2.6 PDGF (Platelet-Derived Growth Factor)
PDGF adalah suatu family protein yang saling
berkaitan erat, yang masing-masing terdiri atas dua
rantai yang diberi nama A dan B. ketiga isoform PDGF
(AA, BB, AB) disekresikan dan secara biologis aktif.
Baru baru ini diidentifikasi dua isoform baru PDGF-C
dan PDGF-D. isoform-isoform PDGF menimbulkan efeknya
dengan mengikat dua reseptor permukaan sel, yang
disebut PDGF-α dan β, yang memiliki spesifisitas ligan
berbeda. PDGF disimpan di granula α trombosit dan
dibebaskan jika trombosit teraktifkan. Zat ini juga
dapat dihasilkan oleh beragam sel lain, termasuk
makrofag aktif, sel endotel sel otot polosdan banyak
sel tumor. PDGF menyebabkan migrasi dan proliferasi
fibroblast, sel otot polos dan monosit seperti
dibuktikan oleh timbulnya defek pada fungsi-fungsi ini
pada mencit yang mengalami defisiensi rantai A atau
rantai B PDGF. PDGF juga ikut serta dalam pengaktifan
sel stelata hati di tahap-tahap awal fibrosis hati
(Kumar et al, 2007)..
2.7 Kolagen
Kolagen adalah protein yang paling banyak dijumpai
dalam dunia hewan, yang membentuk kerangka ekstrasel
bagi semua organisme multisel. Tanpa kolagen tubuh
manusia akan tereduksi menjadi segumpalan sel yang
saling terhubung oleh beberapa neuron. Kolagen terdiri
dari suatu heliks tripel tiga rantai α polipeptida,
yang memiliki sekuens berulang gly-x-y. ssat ini
diketahui terdapat 27 jenis kolagen yang berlainan yang
dikode oleh 41 gen yang tersebar paling sedikit di 14
kromosom. Tipe I, II, III, IV, V dan VI adalah kolagen
intersitium atau kolagen fibrilar serta merupakan jenis
kolagen terbanyak. Tipe IV adalah kolagen non fibrilar
(membentuk lembaran bukan serat) dan merupakan komponen
utama MB, bersama dengan laminin.
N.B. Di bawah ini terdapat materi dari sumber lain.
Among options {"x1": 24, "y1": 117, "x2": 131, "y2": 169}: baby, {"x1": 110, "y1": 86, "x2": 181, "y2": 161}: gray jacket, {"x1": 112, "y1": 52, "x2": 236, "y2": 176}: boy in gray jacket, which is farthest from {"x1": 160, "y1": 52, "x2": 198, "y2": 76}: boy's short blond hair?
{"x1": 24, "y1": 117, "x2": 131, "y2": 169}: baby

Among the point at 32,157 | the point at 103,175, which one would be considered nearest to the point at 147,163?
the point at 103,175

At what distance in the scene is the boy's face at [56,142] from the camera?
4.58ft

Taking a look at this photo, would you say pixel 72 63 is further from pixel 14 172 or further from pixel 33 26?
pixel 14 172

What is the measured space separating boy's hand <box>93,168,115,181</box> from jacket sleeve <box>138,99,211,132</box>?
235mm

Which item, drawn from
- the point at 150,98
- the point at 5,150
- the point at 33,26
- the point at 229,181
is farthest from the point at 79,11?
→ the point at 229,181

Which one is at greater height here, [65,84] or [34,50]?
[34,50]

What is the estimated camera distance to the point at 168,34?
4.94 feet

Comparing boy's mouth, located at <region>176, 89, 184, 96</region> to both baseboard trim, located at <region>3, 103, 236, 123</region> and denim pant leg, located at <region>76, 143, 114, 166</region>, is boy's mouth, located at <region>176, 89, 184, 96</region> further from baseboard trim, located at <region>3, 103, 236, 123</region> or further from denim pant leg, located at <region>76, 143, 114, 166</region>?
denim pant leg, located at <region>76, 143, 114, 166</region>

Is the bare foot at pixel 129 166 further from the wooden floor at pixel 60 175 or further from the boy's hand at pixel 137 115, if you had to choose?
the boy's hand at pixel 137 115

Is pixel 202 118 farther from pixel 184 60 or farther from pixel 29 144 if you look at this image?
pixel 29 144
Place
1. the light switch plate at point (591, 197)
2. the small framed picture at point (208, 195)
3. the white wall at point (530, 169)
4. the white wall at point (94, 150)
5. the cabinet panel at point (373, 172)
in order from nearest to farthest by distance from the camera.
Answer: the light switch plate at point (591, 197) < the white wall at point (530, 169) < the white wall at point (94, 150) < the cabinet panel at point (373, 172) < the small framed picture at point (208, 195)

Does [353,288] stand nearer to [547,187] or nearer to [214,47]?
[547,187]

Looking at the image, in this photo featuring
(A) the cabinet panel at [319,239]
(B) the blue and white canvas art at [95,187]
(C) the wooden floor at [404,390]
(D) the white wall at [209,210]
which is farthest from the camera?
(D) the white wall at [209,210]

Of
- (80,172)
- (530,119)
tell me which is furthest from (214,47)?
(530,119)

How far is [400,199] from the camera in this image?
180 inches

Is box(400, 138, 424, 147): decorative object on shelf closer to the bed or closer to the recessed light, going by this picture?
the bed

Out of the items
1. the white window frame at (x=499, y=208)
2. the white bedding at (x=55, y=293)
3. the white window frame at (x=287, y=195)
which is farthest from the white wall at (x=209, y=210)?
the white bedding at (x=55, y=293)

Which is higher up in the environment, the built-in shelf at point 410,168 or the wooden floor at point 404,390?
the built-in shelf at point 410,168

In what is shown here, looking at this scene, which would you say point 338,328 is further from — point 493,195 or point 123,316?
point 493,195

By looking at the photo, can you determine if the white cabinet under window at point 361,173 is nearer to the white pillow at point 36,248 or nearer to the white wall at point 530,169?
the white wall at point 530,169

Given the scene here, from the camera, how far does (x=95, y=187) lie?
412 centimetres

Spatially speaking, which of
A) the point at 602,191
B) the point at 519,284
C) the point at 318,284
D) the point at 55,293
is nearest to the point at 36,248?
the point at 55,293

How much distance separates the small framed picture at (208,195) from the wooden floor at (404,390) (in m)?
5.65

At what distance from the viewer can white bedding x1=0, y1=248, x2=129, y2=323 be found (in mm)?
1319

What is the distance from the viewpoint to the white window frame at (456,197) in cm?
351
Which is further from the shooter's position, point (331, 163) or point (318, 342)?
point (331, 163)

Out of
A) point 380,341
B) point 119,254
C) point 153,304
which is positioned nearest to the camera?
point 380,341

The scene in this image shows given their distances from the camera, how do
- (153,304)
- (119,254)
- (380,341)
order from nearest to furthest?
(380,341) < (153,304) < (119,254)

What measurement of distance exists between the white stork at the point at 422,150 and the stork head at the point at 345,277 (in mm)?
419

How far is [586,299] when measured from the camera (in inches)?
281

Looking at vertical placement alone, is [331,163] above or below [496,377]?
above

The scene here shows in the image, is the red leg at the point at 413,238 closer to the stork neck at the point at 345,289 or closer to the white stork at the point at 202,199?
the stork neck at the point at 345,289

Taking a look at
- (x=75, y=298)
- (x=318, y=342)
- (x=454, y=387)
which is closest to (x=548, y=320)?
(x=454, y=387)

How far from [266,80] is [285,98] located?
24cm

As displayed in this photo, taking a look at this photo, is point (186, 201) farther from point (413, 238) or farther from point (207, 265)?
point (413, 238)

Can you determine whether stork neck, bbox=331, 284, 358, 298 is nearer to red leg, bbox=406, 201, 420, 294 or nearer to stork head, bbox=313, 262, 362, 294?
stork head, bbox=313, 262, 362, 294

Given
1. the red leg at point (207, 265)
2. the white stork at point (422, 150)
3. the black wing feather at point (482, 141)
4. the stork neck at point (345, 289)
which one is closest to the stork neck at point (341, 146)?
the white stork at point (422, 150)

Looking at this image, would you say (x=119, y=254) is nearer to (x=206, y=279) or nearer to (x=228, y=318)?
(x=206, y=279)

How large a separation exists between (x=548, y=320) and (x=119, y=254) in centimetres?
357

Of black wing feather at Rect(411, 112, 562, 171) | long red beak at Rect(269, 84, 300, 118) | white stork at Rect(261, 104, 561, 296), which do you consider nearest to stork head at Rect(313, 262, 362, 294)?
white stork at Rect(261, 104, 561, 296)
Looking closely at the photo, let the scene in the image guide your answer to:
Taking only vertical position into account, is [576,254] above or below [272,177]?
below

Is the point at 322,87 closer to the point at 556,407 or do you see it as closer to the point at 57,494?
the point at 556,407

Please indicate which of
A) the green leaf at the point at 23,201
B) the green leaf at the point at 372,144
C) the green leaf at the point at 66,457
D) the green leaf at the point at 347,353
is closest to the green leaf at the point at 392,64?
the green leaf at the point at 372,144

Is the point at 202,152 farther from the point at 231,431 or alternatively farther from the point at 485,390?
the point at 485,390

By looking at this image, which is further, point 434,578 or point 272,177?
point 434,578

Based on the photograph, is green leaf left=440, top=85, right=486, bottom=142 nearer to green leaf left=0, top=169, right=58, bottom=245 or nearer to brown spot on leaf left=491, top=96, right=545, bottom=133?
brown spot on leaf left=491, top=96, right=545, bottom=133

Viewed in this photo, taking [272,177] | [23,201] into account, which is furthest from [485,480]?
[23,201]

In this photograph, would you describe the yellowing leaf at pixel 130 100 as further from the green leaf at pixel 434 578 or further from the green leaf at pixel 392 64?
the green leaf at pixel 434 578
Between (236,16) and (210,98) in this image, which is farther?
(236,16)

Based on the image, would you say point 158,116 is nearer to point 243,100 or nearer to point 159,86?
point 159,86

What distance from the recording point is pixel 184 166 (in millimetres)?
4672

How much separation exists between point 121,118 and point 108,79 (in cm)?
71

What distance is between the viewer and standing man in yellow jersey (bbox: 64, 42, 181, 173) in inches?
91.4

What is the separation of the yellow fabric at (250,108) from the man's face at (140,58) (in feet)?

Kolagen lain dapat
membentuk jaringan yang berfungsi sebagai jangkar di
taut epidermis-dermis, tulang rawan, dan dinding
pembuluh darah.
Kolagen fibrilar disintesis dari prokolagen, yaitu
suatu molekul precursor yang berasal dari prokolagen,
yang ditranskripsikan dari gen-gen kolagen. Setelah
hidroksilasi residu prolin dan lisin serta glikosilasi
lisin terjadi, tiga rantai prokolagen berikatan untuk
membentuk heliks tripel. Prokolagen disekresikan dari
sel dan diuraikan oleh protease untuk membentuk satuan
dasar fibril. Pembentukan fibril kolagen berkaitan
dengan oksidasi residu lisin dan hidroklisin spesifik
oleh enzim ekstrasel lisil oksidase. Hal ini
menyebabkan pengikatan silang antar rantai molekul yang
berdekatan sehingga struktur menjadi stabil (khas untuk
kolagen). Pembentukan ikatan silang berperan besar
menentukan daya regang (tensile strength) kolagen.